◆ **SHORT EXERCISE 1**:
According to the passage on UDRP trademark standing, how do complainants with registered trademarks satisfy the standing requirement?

◆ **QUOTED PASSAGE**:
The trademark rights required for standing under paragraph 4(a)(i) of the UDRP refer to both registered and unregistered rights. Complainants with registered trademarks satisfy the requirement by submitting their certificates of registration. However, and not surprisingly, complainants with unregistered trademarks have to demonstrate that the alleged marks qualify as such, which requires that complainants prove both secondary meaning of the marks and their distinctiveness prior to the registration of the domain name.
Proving distinctiveness is by no means an easy feat! It demands the kind of robust narrative and evidentiary support that complainants frequently have trouble producing even though they are the custodians of their history. Failure to produce what is expected of them naturally supports an inference that they have no past.
What UDRP Panels are looking for (and this is no less true of judges working with claims brought under the Anticybersquatting Consumer Protection Act) are persuasive records that complainants are entitled to relief. What this entails is explained by the Panel in Matthew James Spratt v. Stephen Dainty, HHB Holidays & Travel Ltd., D2016-0306 (WIPO April 20, 2016). He stated that
Complainant must provide evidence in support of this acquired distinctiveness, which may include the production of sales and advertising expenditure, examples of advertising and business literature, evidence of third-party use of the trade mark, such as correspondences from suppliers or customers, press cuttings, consumer surveys and the like.

◆ **SHORT EXERCISE 2**:
Turn everything in the rows from the line containing "When compared, is" down through the last line of the rows into a Markdown table with the columns Number and Text. Leave out blank lines and the pictures.

◆ **EXCERPTED DATA**:
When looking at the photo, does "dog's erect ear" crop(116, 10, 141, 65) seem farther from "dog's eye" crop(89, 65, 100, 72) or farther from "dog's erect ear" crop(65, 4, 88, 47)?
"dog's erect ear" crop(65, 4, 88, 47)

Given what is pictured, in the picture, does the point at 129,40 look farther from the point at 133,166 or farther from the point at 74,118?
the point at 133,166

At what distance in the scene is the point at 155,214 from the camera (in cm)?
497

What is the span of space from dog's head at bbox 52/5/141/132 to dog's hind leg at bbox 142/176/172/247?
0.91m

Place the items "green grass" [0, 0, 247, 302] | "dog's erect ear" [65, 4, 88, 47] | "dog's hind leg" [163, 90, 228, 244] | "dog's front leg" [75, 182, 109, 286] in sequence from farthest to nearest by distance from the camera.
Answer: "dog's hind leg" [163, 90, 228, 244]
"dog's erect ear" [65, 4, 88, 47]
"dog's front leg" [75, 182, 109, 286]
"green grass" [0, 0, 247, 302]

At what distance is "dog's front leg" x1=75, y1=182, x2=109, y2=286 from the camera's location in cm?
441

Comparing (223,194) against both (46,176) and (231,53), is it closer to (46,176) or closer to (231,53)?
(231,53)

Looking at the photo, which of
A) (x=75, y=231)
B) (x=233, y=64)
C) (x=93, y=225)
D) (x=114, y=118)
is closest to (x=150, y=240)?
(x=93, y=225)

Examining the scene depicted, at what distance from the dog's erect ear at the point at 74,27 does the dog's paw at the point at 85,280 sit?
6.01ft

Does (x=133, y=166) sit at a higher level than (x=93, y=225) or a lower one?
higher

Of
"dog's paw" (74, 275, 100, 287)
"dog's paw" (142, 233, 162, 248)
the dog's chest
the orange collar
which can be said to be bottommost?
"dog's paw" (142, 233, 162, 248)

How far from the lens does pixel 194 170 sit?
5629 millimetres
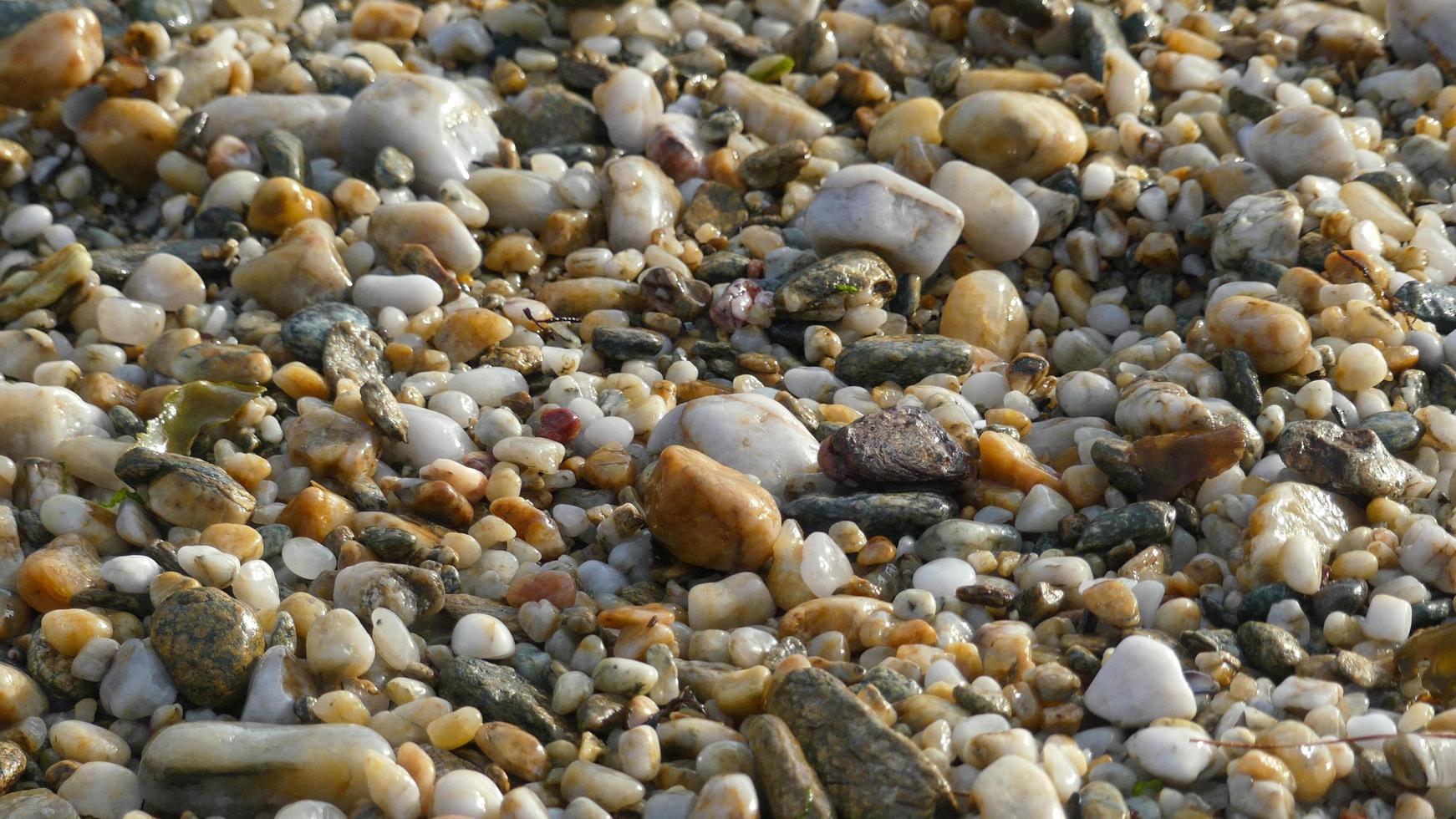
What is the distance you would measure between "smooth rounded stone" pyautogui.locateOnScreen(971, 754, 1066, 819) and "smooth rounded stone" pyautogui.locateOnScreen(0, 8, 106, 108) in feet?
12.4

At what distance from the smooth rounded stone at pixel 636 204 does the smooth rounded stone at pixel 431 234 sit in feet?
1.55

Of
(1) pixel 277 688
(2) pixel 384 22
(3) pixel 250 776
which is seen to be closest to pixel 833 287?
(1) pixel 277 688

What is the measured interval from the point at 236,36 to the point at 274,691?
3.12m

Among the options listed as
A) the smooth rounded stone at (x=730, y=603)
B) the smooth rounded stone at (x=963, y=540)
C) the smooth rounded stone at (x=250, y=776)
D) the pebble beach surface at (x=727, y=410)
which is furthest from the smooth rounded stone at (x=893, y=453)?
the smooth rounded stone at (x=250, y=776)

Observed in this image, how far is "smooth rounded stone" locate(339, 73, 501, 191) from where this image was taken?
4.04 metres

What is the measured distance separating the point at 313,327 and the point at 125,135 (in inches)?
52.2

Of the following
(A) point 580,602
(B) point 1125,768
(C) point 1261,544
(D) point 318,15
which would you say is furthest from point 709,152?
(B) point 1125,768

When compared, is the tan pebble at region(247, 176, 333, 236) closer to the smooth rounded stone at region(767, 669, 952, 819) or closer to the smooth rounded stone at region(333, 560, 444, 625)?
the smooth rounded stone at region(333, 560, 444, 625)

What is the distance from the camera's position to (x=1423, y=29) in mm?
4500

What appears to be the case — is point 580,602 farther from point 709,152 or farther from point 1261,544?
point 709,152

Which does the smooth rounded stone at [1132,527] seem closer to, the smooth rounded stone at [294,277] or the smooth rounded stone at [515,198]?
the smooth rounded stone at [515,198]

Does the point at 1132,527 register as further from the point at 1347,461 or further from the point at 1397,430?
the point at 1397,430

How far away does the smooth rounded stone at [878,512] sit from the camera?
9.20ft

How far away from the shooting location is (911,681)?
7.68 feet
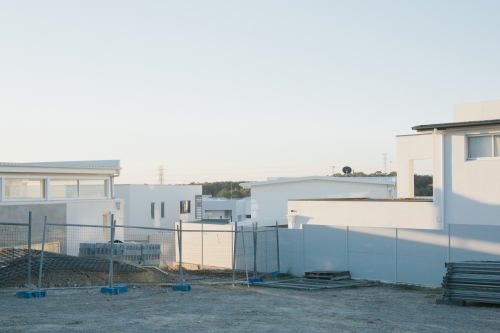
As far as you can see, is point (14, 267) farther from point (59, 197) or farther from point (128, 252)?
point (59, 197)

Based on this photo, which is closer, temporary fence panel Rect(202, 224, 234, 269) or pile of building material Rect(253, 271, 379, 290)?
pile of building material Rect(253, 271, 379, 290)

◆ **FULL ANSWER 1**:
They submit their certificates of registration.

◆ **FULL ANSWER 2**:
| Number | Text |
|---|---|
| 1 | When compared, is the tan pebble at region(247, 176, 333, 236) closer to the smooth rounded stone at region(767, 669, 952, 819) or closer to the smooth rounded stone at region(333, 560, 444, 625)? |
| 2 | the smooth rounded stone at region(333, 560, 444, 625) |
| 3 | What is the distance from the camera's position to (x=1423, y=29) in mm? |
| 4 | 4500 |
| 5 | What appears to be the case — is point 580,602 farther from point 709,152 or farther from point 1261,544? |
| 6 | point 709,152 |
| 7 | Which does the smooth rounded stone at [1132,527] seem closer to, the smooth rounded stone at [294,277] or the smooth rounded stone at [515,198]? |
| 8 | the smooth rounded stone at [515,198] |
| 9 | Does the point at 1132,527 register as further from the point at 1347,461 or further from the point at 1397,430? |
| 10 | the point at 1397,430 |
| 11 | How far away does the smooth rounded stone at [878,512] sit from the camera? |
| 12 | 9.20ft |
| 13 | How far away from the shooting location is (911,681)? |
| 14 | 7.68 feet |
| 15 | As far as you can see, is point (14, 267) farther from point (59, 197) or farther from point (128, 252)? |
| 16 | point (59, 197) |
| 17 | Based on this photo, which is closer, temporary fence panel Rect(202, 224, 234, 269) or pile of building material Rect(253, 271, 379, 290)? |
| 18 | pile of building material Rect(253, 271, 379, 290) |